The deficit reduction debate revisits the same place time after time. An increase in income taxes on most Americans is political suicide for many members of Congress. So is suggesting cuts in entitlement programs such as Social Security. It is better to tax consumer behaviors than to cut the benefits of ageing Americans.

The taxation argument has begun to turn on the question of whether it is best to have a very limited number of tax increases on large pools of capital and income like those of the rich. This small number of potential new “taxes” includes eliminating the mortgage interest deduction, which could bring in tremendous sums to the government. It is easier logistically to tax a few things than it is to create a hundred taxes.

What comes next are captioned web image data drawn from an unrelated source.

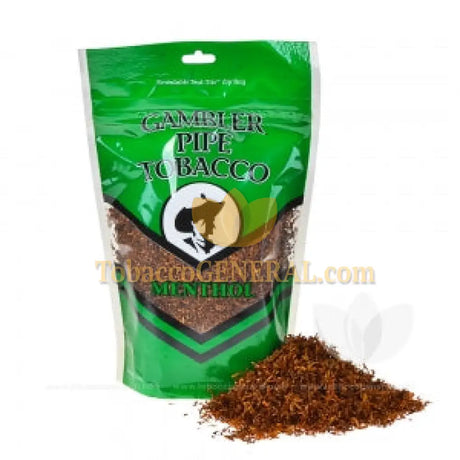 Gambler Pipe Tobacco Menthol Mint 6 oz. Pack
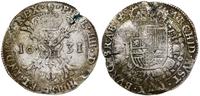 patagon 1631, Antwerpia, srebro, 27.89 g, pęknię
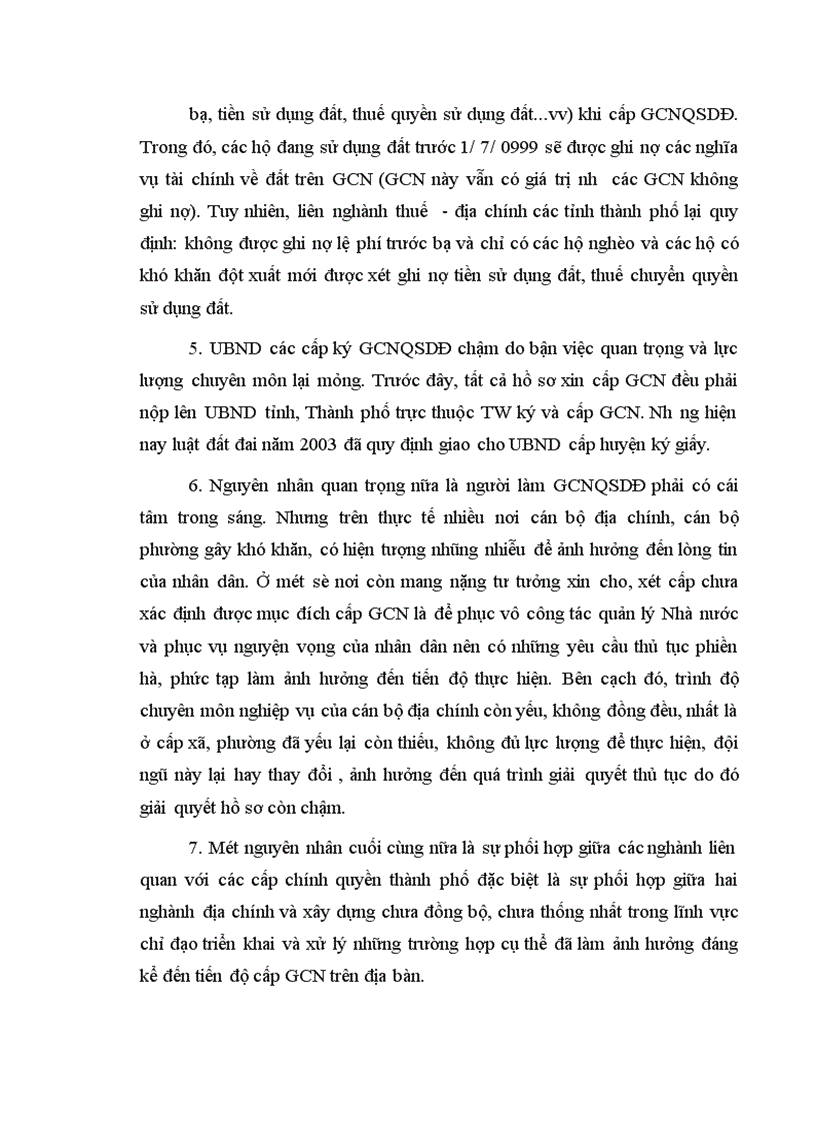 image for page Cơ sở khoa học của việc cấp GCNQSDĐ ở cho hộ gia đình cá nhân đang sử dụng đất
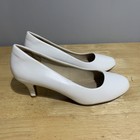DREAM PAIRS Women's Size 9 Luvly Bridal Wedding Party Low Heel Pump Shoes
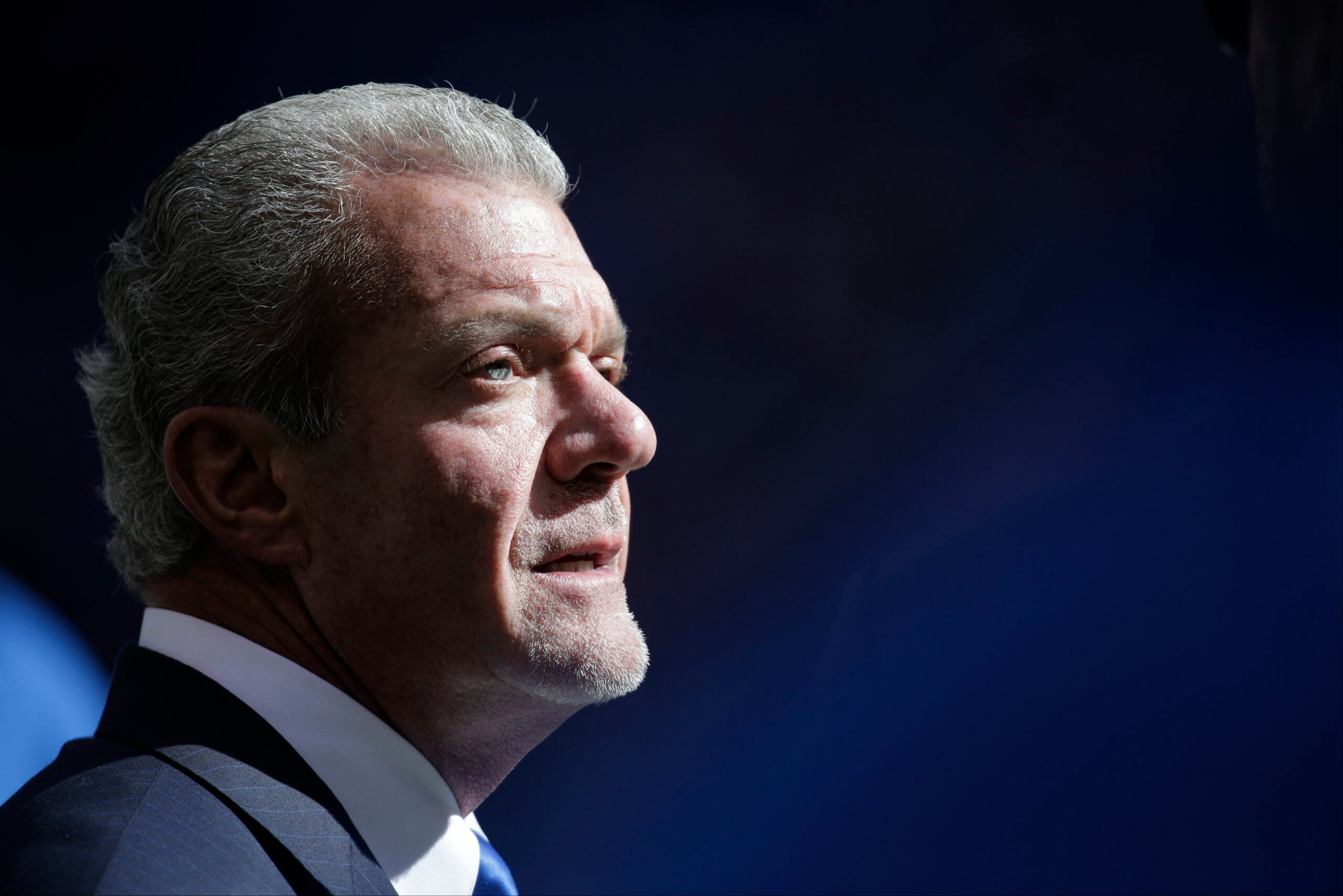 Jim Irsay is digging up an old Patriots-Colts controversy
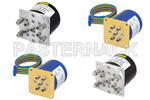 Low Power SP4T Terminated Electromechanical Relay Switches (<10 Watts)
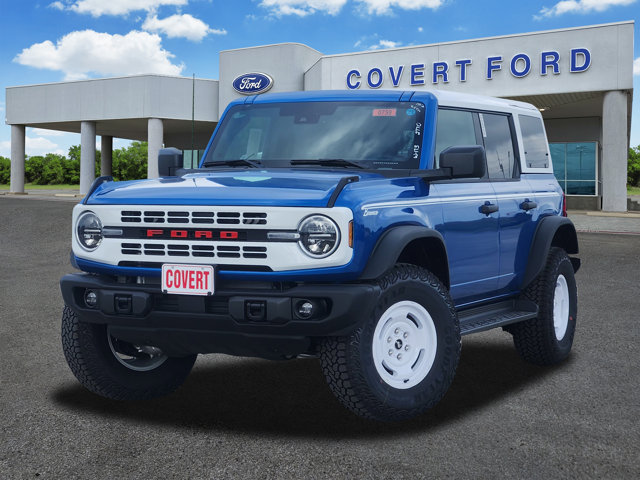 New 2026 Ford Bronco Heritage Edition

The temptation to pass on the taxation of things like gasoline, food, and drinks is a lost opportunity even though it would complicate the job of the IRS. Taxes on gas may be regressive, but not as much as taxes on annual income. A gas tax does keep people off the road. An income tax keeps many of the same people frugal about all of their purchases.

The devil is in the details as Congress and the Administration look at deficit reduction, so the number of details which are examined to find revenue for the Treasury might as well come from as large a pool as possible. Complexity alone should not determine the tax code.